2 días
Expira 20/12/2025
AI Data Engineer (Gen AI)
AI Data Engineer (Gen AI)
Job Overview
We are seeking a part-time AI/Data Engineer to join our engineering team and support client-facing AI initiatives.
Role Focus
This role is centered on connecting structured and unstructured data sources to Large Language Models (LLMs), engineering and evaluating prompts for accuracy and usefulness, and delivering lightweight application outputs.
Commitment
The position is initially around 15-20 hours per week, with potential to scale as client demand grows.
Important Note
This is for an immediate project need. Candidates should be readily available to be onboarded.
Responsibilities
- Integrate client data sources (documents, CMS/CRM content, spreadsheets, APIs) into secure pipelines accessible by LLMs.

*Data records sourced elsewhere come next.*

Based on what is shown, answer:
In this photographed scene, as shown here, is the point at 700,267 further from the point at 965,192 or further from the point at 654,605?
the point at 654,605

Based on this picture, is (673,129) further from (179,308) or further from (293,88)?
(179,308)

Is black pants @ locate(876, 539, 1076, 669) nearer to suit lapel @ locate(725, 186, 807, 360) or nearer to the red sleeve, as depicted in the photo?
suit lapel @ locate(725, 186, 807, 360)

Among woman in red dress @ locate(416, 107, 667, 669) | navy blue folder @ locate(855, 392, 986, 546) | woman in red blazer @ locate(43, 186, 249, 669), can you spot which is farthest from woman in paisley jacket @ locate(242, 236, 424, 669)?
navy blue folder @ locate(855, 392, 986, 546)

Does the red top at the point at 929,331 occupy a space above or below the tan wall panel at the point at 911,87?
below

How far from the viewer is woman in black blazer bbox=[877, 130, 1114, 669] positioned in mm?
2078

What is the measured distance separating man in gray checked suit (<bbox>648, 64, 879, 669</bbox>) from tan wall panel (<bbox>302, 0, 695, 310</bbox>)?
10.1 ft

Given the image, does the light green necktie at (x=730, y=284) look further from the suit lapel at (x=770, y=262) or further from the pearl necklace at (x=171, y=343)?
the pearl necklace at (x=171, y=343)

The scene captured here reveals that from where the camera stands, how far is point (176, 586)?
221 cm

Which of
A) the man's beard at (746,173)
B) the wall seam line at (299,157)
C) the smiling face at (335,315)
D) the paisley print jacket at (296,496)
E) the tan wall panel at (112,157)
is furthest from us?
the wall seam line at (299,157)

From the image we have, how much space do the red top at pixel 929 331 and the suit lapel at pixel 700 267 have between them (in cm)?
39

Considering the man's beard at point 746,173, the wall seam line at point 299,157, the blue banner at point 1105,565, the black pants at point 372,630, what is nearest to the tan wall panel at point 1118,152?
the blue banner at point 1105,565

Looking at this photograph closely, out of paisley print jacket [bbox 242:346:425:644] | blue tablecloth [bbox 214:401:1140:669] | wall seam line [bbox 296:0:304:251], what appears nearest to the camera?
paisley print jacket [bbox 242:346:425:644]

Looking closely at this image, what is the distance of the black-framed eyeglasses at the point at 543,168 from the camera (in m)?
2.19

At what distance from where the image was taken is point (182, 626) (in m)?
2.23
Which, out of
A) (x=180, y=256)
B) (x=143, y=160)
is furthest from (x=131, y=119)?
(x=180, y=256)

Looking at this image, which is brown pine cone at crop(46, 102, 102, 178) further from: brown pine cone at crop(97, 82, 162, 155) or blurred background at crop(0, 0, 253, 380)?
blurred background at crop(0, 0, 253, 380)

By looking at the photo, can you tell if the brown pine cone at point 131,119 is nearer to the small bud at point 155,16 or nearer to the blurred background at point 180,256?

- Engineer and refine prompts to improve quality, accuracy, and consistency of LLM outputs.
- Establish evaluation methods for measuring prompt effectiveness and model responses.
- Work alongside existing AI engineers to implement core AI functionality.
- Deliver lightweight frontend outputs (e.g., query box + results display) when required; leverage frameworks or prebuilt patterns where possible.
- Follow internal guidelines for security and data handling, especially when working with proprietary or client data.
- Collaborate closely with the internal engineering team for support and technical alignment.
Requirements
- 3+ years of professional experience in AI/ML engineering, data engineering, or backend software development.
- Strong proficiency with Python and experience integrating APIs, databases, or file-based data.
- Hands-on experience with LLMs and frameworks such as LangChain, LlamaIndex, or similar.
- Demonstrated skill in prompt engineering and evaluating model outputs.
- Familiarity with vector databases (e.g., Pinecone, Chroma, pgvector).
- Basic frontend development skills (React/Next.js or similar) to deliver simple UIs for results.
- Strong communication skills and ability to work remotely in a distributed team.
Nice to Have
- Experience with regulated or proprietary datasets and compliance-aware architectures.
- Exposure to enterprise security practices (auth, encryption, audit logging).
- Previous consulting or client-facing project experience.